Not that it has been all sweetness and light. The edge of Mourinho’s words has occasionally been too sharp for his own good – notably in the furore with Swedish referee Anders Frisk after the 2005 Champions League visit to Barcelona, which brought him a two-game suspension from UEFA. A further unnecessary squabble arose with Aresnal’s manager Aresne Wenger whom Mourinho – frustrated by Wenger’s opinions over Chelsea’s money mountain – had described as “a Voyeur”. Perhaps both incidents were born out of Mourinho’s pursuit of the team-bonding siege mentality, which works so well for so many managers, including the likes of Sir Alex Ferguson at Manchester United.
England midfielder Frank Lampard says: “We thrive on togetherness. We’ve got the ability and we’ve got the players but without that spirit I don’t think you can win what we want to win. It’s something the manager has installed in us.”
Ferguson – who had a tetchy relationship with Mourinho when they first crossed swords in the Champions League – has described the Portuguese as a man of wit and intelligence.
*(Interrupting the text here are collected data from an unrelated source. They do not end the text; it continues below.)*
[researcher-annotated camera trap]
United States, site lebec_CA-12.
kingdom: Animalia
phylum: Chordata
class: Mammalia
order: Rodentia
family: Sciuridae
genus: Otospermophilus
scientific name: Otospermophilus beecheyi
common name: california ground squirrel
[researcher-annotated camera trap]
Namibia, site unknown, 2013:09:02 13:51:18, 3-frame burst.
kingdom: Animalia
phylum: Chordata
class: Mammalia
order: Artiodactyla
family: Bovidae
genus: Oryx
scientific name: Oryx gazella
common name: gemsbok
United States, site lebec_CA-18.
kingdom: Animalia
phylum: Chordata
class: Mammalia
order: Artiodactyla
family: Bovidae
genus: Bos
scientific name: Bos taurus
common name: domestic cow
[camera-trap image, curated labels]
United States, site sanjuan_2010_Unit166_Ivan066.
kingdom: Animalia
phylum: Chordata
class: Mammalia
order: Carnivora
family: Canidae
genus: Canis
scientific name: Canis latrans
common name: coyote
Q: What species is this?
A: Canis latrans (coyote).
Perhaps Ferguson also recognizes in Mourinho the same remarkable hunger, which has driven him on, at Old Trafford, from trophy over two relentlessly successful decades.
Mourinho has never hidden his ambition beneath a façade of false modesty. He says: “First, I want to be loved by my people in west London. I want Chelsea supporters to love me. But if I go to another stadium – Old Trafford or Liverpool or Arsenal – and the crowd there also loves me then it will mean it is because I have become a loser with Chelsea. I am not waiting to let that happen. I am very demanding of myself. Every day I want to put on a high-level training session. Then I want to win matches and trophies. I am full of adrenalin! Of course, sometimes we do thing yesterday, which the world cannot forget – like me taking Porto to Champions League success in 2004. Or winning Chelsea’s first league title in 50 years. But, really, our life is all about the next day. I want to win more prizes, simple as that.”
Simple? Not for most managers. But then perhaps it is … for a self-confessed Special One.
“Nice, respectful and handsome”
Legendary English manager Sir Bobby Robson spent several years working with Jose Mourinho. Here, the 74-year-old talks about his one-time translator who has since become a star coach in his own right.
How did you first meet Jose Mourinho?
Sir Bobby Robson: it was at the airport in Lisbon when I took over as manager of Sporting in the early 1990s. He introduced himself, saying: “Hello, Mister. My name is Jose Mourinho and the president has hired me as your interpreter. I hope I can do a good job for you, Mister.” He always called me Mister. Very nice, very respectful, very handsome.
Was he good at that job?
Sir Bobby Robson: Of course. Anyway, it was just a start for him. But, the great thing was that if I said something hard and direct to an individual player or to the entire squad, he never tried to soften it in translation. He was strong but he developed a nice, positive rapport with everyone. The players loved him.
Then he went with you after Sporting?
Sir Bobby Robson: First to Porto and then to Barcelona. In fact, it was one of my stipulations when I moved to Barcelona that Jose should accompany me. You should have seen him with Ronaldo, whom I’d just signed for 20 million pounds. Ronaldo, for the short time we had him at Barcelona, was phenomenal. He had the need to be a great player – and so he listened to Jose. It didn’t matter that Jose had done nothing as a player. With a young genius like Ronaldo, he was perfect. Jose knew how to speak to him.
Did you want to bring him to England when you became manager at Newcastle United in 1999?
Sir Bobby Robson: I did speak to him about it. I thought it would be a great opportunity for him to get into English football. He could have come as my assistant and, probably, in due course, have moved up. But he had decided by then that he only ever wanted to be a manager, the boss, in his own right so it never happened.
What did you think when you knew he was coming to Chelsea?
Sir Bobby Robson: Actually, I rather feared for him. The Premiership is a mighty challenge and I thought he would need a buffer, perhaps a mentor, to guide him through the transition. I expected him to find it a battle first but, fair’s fair, he has had a terrific first two seasons.